The FTSE 100 closed 29.99 points or 0.5 per cent higher to close at 6,043.86, still ahead of the important 6,000 mark and far above levels seen in the recession.
Impressive US jobs data provided additional momentum in the afternoon. The ADP Employer Service report revealed that 297,000 jobs were added last month, compared with the forecasted 100,000. The numbers boosted sentiment ahead of official Department of Labour statistics published on Friday.
“Many are now hoping Friday’s employment data can back this up and deliver the momentum the markets sorely need to push on,” said David Jones, chief market strategist at IG Index.
US chipmakers and tech firms also performed well, boosted by the imminent opening of the Consumer Electronics show in Las Vegas tomorrow. ARM (up 7.65 per cent to 471.4p) and CSR (up 7.82 per cent to 377.7p) respectively headed the lists of FTSE 100 and FTSE 250 risers.
Barclays and HSBC provided support for a second day, while Tullow Oil and Cairn Energy also boosted the index.
Mobile operator Vodafone gained 3.2 per cent after it bought back 13.2 million of its shares for an average price of 169.9p per share.
Womenswear retailer Next rose 4.37 per cent to 103.0p after announcing that it remains on track, despite losing about £22m in Christmas sales thanks to the snow.
“The fall was in line with market expectations and mostly shareholders have cheered the news as they had feared that the severe pre-Christmas weather conditions may have resulted in a more dire sales drive,” said Joshua Raymond, a market strategist at City Index.

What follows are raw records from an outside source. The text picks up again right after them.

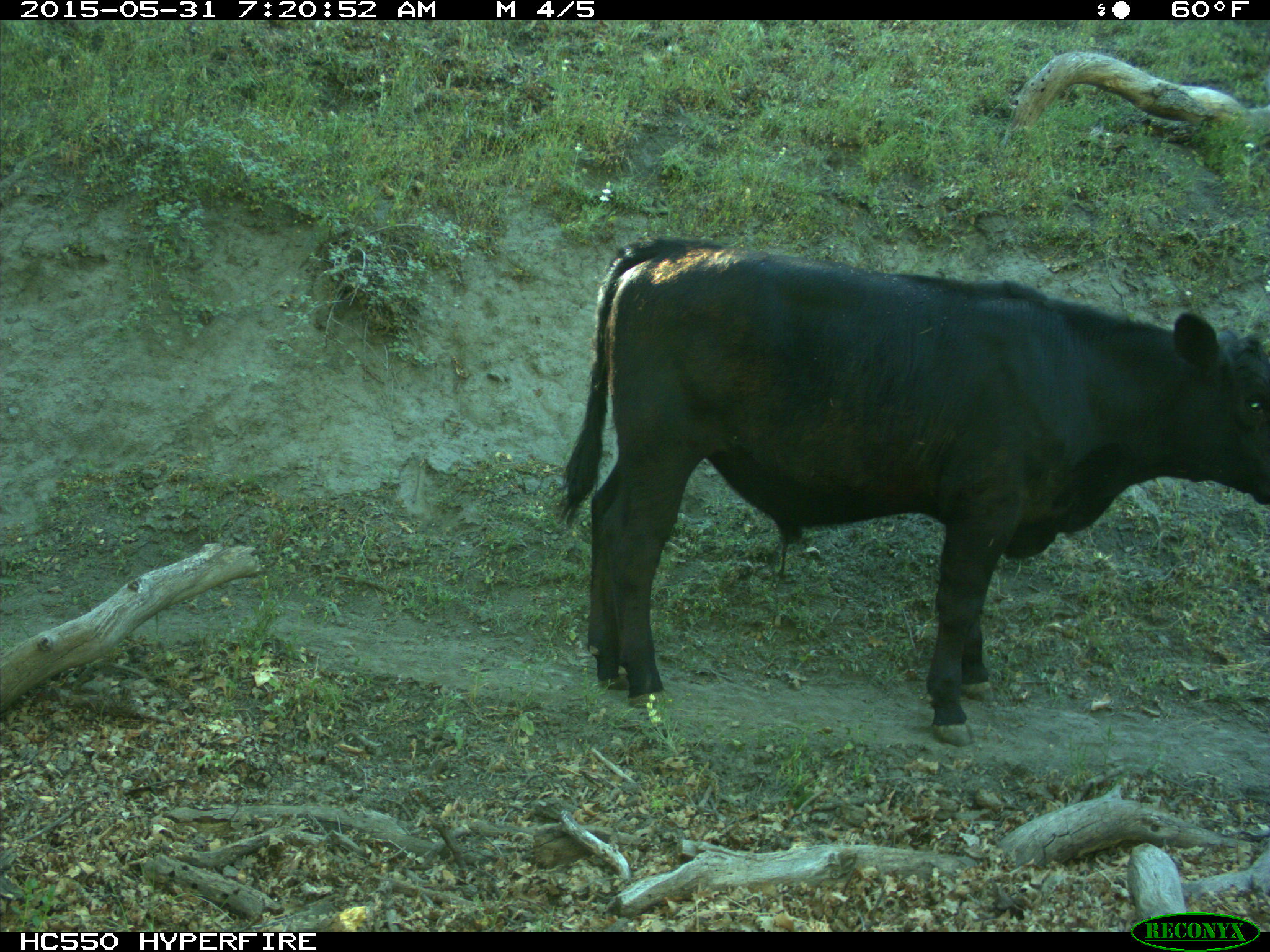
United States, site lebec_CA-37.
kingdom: Animalia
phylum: Chordata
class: Mammalia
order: Artiodactyla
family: Bovidae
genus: Bos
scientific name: Bos taurus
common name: domestic cow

But analysts are still focusing on weaker retailers and HMV fell 20 per cent to 26p after warning it may miss bank covenants after further poor sales in December.
Mining stocks also weighed on the index, said Jones. “Miners dragged the FTSE lower as they bore the brunt of investor profit-taking following disappointing data in Europe, with sector heavyweights Antofagasta (-2.22 per cent), Anglo American (-1.72 per cent) and Kazakhmys (-1.52 per cent) all down,” he said.
Overall, the FTSE outperformed other European indices, though. “The DAX and CAC both traded around 0.8 per cent lower, weighed by the fall in commodities and miners,” said Raymond.
In New York, stocks rallied on the positive jobs data as well as further good news about factory outputs and from the Institute for Supply Management’s non-manufacturing index.
US stocks traded at about a two-year high, with financials, housing stocks and airlines performing strongly, countered by utilities stocks such as American Electric and Duke Energy, which suffered after being downgraded by analysts.
The Nasdaq Composite Index gained 20.95 points, or 0.78 per cent, to close at 2,702.2; the S&P 500 rose 6.37 points, or 0.5 per cent, to close at 1,276.57; and the Dow Jones industrial average advanced 31.87 points, or 0.27 per cent, to close at 11,723.05.